Metric Abuse Potential and the Power of Open Access Detection & Naming/Shaming

From: Stevan Harnad <amsciforum_at_GMAIL.COM>
Date: Mon, 23 Aug 2010 12:12:48 -0400

On Sun, Aug 22, 2010 at 11:47 PM, Andrew Odlyzko <odlyzko_at_umn.edu> wrote:

> There is perhaps an even more important reason not to worry about this effect:
>
> If university bean-counters do start using download statistics in a serious
> way, those statistics will quickly become distorted to the point of being
> meaningless.  We already have extensive evidence that impact factors of
> journals and citation counts are being systematically distorted.  It
> would be far, far easier to distort download counts.  "Mike, if you will
> have each of your students take a look at one of these half a dozen of
> my papers, I will assign your favorite papers to my classes as required
> reading, ..."

Andrew is absolutely right. All metrics can be abused. Online they can
be abused even more easily. Friends can be asked to download, or
software can be written to do it automatically.

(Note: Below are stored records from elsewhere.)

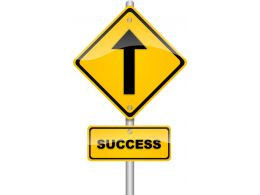 Yellow Signpost For Success Stock Photo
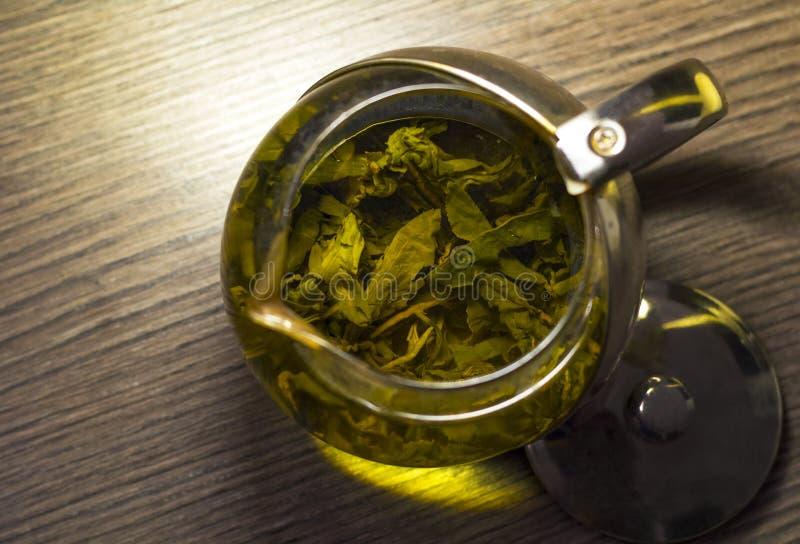 Il tè verde caldo ha fatto in una teiera di vetro sul fondo grigio del ristorante della tavola fotografia stock libera da diritti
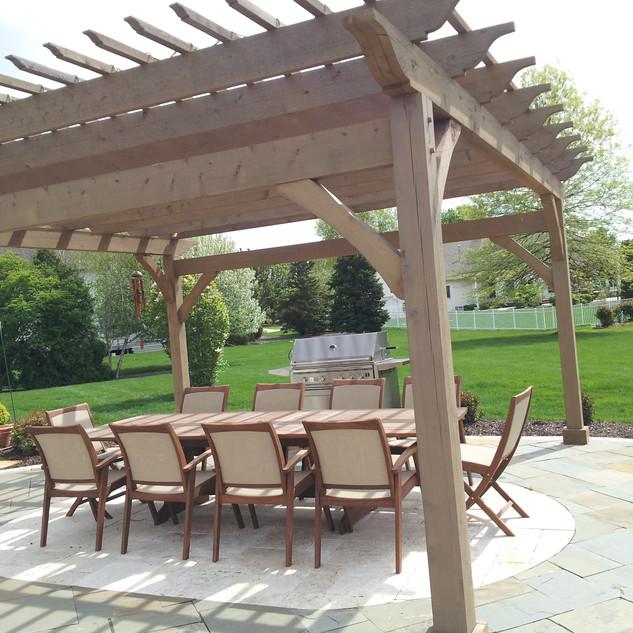 Pergola with bluestone patio and inlay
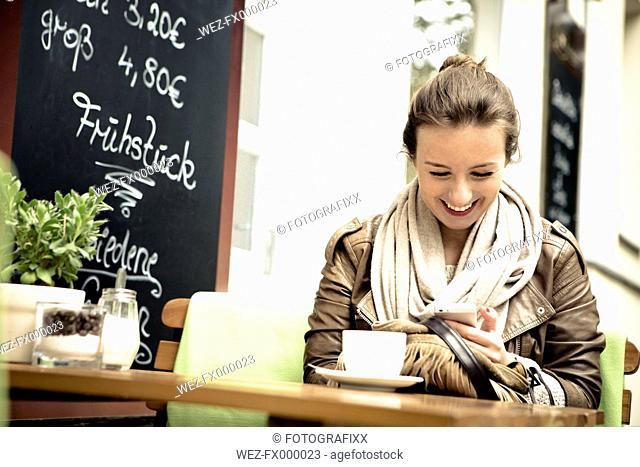 Smiling young woman sitting in street cafe using smartphone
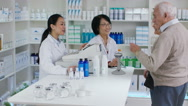 4K Friendly pharmacy worker giving prescription medication to senior couple Stock Footage
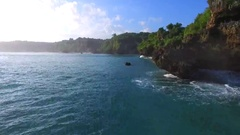 View of the stone cliffs from the ocean side. Aerial view. Balangan beach. Stock Footage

But this is, after all, academia, and not the trade world of spamware
and fraud. So abuses have bigger costs than just the time and money
invested in the scam.

Academics are answerable, with their careers and reputations. Authors
caught out in metric abuse can be named and shamed, and I would say
the potential risks vastly outweigh the potential benefits.

For although the online medium does increase -- greatly -- the
potential for abuse (of all kinds: inflating impact metrics,
plagiarism, fraud) it also increases -- even more greatly -- the
potential for detecting and exposing the abuse.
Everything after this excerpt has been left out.